**À faire**
a: Transcrivez sous forme de liste numérotée les lignes de toutes les entrées, en omettant les lignes vides.
b: Rédigez la suite de l'extrait consacré au long 11 septembre, en reprenant après sa dernière phrase.

**Extrait du document**
----------
Un long 11 septembre et le suicide durable de l’humanité

L’intitulé de ce billet provient d’un clin d’œil adressé au court 20ème siècle instauré par l’historien Hobsbawm. Le 11 septembre 2001 n’est toujours pas achevé. C’est ce que l’on peut penser au vu des événements récents, avec des carnages qui n’ont pas affecté que Paris, puisque Ankara et Beyrouth ont été touchés. Paris a été en quelque sorte une caisse de résonance internationale. Avant il y eut le métro de Londres et les trains de Madrid. Néanmoins, les actes de guerre perpétrés contre des civils sont monnaie courante en Syrie, Afghanistan, Yémen, Nigeria, Irak, Niger. On ne décompte plus les morts. Dans quel monde sommes-nous ? Quel est le signe du 11 septembre ? Deux tours du WTC se sont effondrées mais l’essentiel n’est-il pas ailleurs. Ce 11 septembre à New-York a-t-il joué un rôle symétrique de l’attentat de Sarajevo pendant l’été 1914 ? Déclenchant de ce fait l’intervention en Afghanistan puis en Irak. Pourtant, rien ne permet de rapprocher la Guerre de 14-18 avec ce conflit qu’on ne peut pas désigner comme une guerre classique et qui oppose l’Occident à des mouvances islamistes aux intentions pas vraiment claires. Une seule chose est certaine. Avant 1914, des tensions étaient palpables et les camps avaient envie d’en découdre. Avant 2001, les activistes conduits par Ben Laden et financés par les pétrodollars avaient des intentions malveillantes à l’égard du monde occidental. Mais les Etats-Unis n’ont pas joué une partie claire, avec leur idéologie messianiste adossée au rôle de gendarme du monde. Pas plus claires sont les interventions européennes depuis quelques années.
----------
**Données à traiter**
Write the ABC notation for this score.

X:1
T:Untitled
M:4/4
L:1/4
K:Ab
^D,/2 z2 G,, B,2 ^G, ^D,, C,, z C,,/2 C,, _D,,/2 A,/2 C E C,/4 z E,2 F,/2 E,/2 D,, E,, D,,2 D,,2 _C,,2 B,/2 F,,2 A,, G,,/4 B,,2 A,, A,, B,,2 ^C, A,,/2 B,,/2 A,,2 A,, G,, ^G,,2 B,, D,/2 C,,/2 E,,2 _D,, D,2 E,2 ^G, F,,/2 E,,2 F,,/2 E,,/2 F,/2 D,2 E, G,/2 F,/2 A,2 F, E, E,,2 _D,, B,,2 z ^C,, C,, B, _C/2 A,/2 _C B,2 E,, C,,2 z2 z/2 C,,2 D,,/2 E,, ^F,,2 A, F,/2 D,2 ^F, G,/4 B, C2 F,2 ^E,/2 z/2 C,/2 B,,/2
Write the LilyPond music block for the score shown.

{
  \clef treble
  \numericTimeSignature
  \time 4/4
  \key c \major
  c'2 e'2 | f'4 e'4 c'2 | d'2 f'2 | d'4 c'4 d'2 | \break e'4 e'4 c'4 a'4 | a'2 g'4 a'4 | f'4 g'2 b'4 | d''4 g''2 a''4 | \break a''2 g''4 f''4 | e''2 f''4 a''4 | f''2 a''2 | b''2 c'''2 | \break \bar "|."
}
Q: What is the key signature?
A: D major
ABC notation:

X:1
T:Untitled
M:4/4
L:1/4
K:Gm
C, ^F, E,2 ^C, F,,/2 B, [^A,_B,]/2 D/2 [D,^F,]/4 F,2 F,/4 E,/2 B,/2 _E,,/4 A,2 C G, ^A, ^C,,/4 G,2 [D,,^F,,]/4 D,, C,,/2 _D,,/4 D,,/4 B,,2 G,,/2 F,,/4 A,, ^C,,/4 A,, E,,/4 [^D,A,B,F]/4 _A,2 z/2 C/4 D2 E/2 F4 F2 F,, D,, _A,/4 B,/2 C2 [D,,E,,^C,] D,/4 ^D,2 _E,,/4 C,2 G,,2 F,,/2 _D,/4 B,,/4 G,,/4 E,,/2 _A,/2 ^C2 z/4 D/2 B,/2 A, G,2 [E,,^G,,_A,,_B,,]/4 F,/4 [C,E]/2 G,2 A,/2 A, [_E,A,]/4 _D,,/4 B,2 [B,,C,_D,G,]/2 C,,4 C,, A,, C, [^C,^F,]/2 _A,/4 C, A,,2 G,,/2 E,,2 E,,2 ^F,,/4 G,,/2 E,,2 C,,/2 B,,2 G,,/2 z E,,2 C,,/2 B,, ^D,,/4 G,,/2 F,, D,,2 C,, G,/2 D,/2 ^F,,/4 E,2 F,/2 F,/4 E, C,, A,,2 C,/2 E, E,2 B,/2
----------
**En réponse**
a:
1. Write the ABC notation for this score.
2. X:1
3. T:Untitled
4. M:4/4
5. L:1/4
6. K:Ab
7. ^D,/2 z2 G,, B,2 ^G, ^D,, C,, z C,,/2 C,, _D,,/2 A,/2 C E C,/4 z E,2 F,/2 E,/2 D,, E,, D,,2 D,,2 _C,,2 B,/2 F,,2 A,, G,,/4 B,,2 A,, A,, B,,2 ^C, A,,/2 B,,/2 A,,2 A,, G,, ^G,,2 B,, D,/2 C,,/2 E,,2 _D,, D,2 E,2 ^G, F,,/2 E,,2 F,,/2 E,,/2 F,/2 D,2 E, G,/2 F,/2 A,2 F, E, E,,2 _D,, B,,2 z ^C,, C,, B, _C/2 A,/2 _C B,2 E,, C,,2 z2 z/2 C,,2 D,,/2 E,, ^F,,2 A, F,/2 D,2 ^F, G,/4 B, C2 F,2 ^E,/2 z/2 C,/2 B,,/2
8. Write the LilyPond music block for the score shown.
9. {
10.   \clef treble
11.   \numericTimeSignature
12.   \time 4/4
13.   \key c \major
14.   c'2 e'2 | f'4 e'4 c'2 | d'2 f'2 | d'4 c'4 d'2 | \break e'4 e'4 c'4 a'4 | a'2 g'4 a'4 | f'4 g'2 b'4 | d''4 g''2 a''4 | \break a''2 g''4 f''4 | e''2 f''4 a''4 | f''2 a''2 | b''2 c'''2 | \break \bar "|."
15. }
16. Q: What is the key signature?
17. A: D major
18. ABC notation:
19. X:1
20. T:Untitled
21. M:4/4
22. L:1/4
23. K:Gm
24. C, ^F, E,2 ^C, F,,/2 B, [^A,_B,]/2 D/2 [D,^F,]/4 F,2 F,/4 E,/2 B,/2 _E,,/4 A,2 C G, ^A, ^C,,/4 G,2 [D,,^F,,]/4 D,, C,,/2 _D,,/4 D,,/4 B,,2 G,,/2 F,,/4 A,, ^C,,/4 A,, E,,/4 [^D,A,B,F]/4 _A,2 z/2 C/4 D2 E/2 F4 F2 F,, D,, _A,/4 B,/2 C2 [D,,E,,^C,] D,/4 ^D,2 _E,,/4 C,2 G,,2 F,,/2 _D,/4 B,,/4 G,,/4 E,,/2 _A,/2 ^C2 z/4 D/2 B,/2 A, G,2 [E,,^G,,_A,,_B,,]/4 F,/4 [C,E]/2 G,2 A,/2 A, [_E,A,]/4 _D,,/4 B,2 [B,,C,_D,G,]/2 C,,4 C,, A,, C, [^C,^F,]/2 _A,/4 C, A,,2 G,,/2 E,,2 E,,2 ^F,,/4 G,,/2 E,,2 C,,/2 B,,2 G,,/2 z E,,2 C,,/2 B,, ^D,,/4 G,,/2 F,, D,,2 C,, G,/2 D,/2 ^F,,/4 E,2 F,/2 F,/4 E, C,, A,,2 C,/2 E, E,2 B,/2

b:
A part ça, quoi de nouveau ? Le soleil crépusculaire se prête à quelque rêveries littéraires improvisées en écoutant des musiques extraordinaires comme le sont les concertos de Rachmaninov ou bien l’acte préalable de Scriabine en résonance avec les mystères de l’univers. L’homme disparaîtra-t-il de cette terre avant d’avoir percé les mystères de la création ? Et reçu le contenu final de la révélation en créant les conditions pour le recevoir ? Les gadgets technologiques et autres fumisteries produisant l’homme augmenté n’ont aucun intérêt face aux grandes questions. L’ordre de la gravité, l’origine de la vie, l’émergence de la conscience et l’essence de l’homme. En parcourant les revues scientifiques ainsi que les quelques sites intellectuels présentant les nouvelles de l’édition savante comme par exemple Nonfiction, je suis saisi par un épais brouillard.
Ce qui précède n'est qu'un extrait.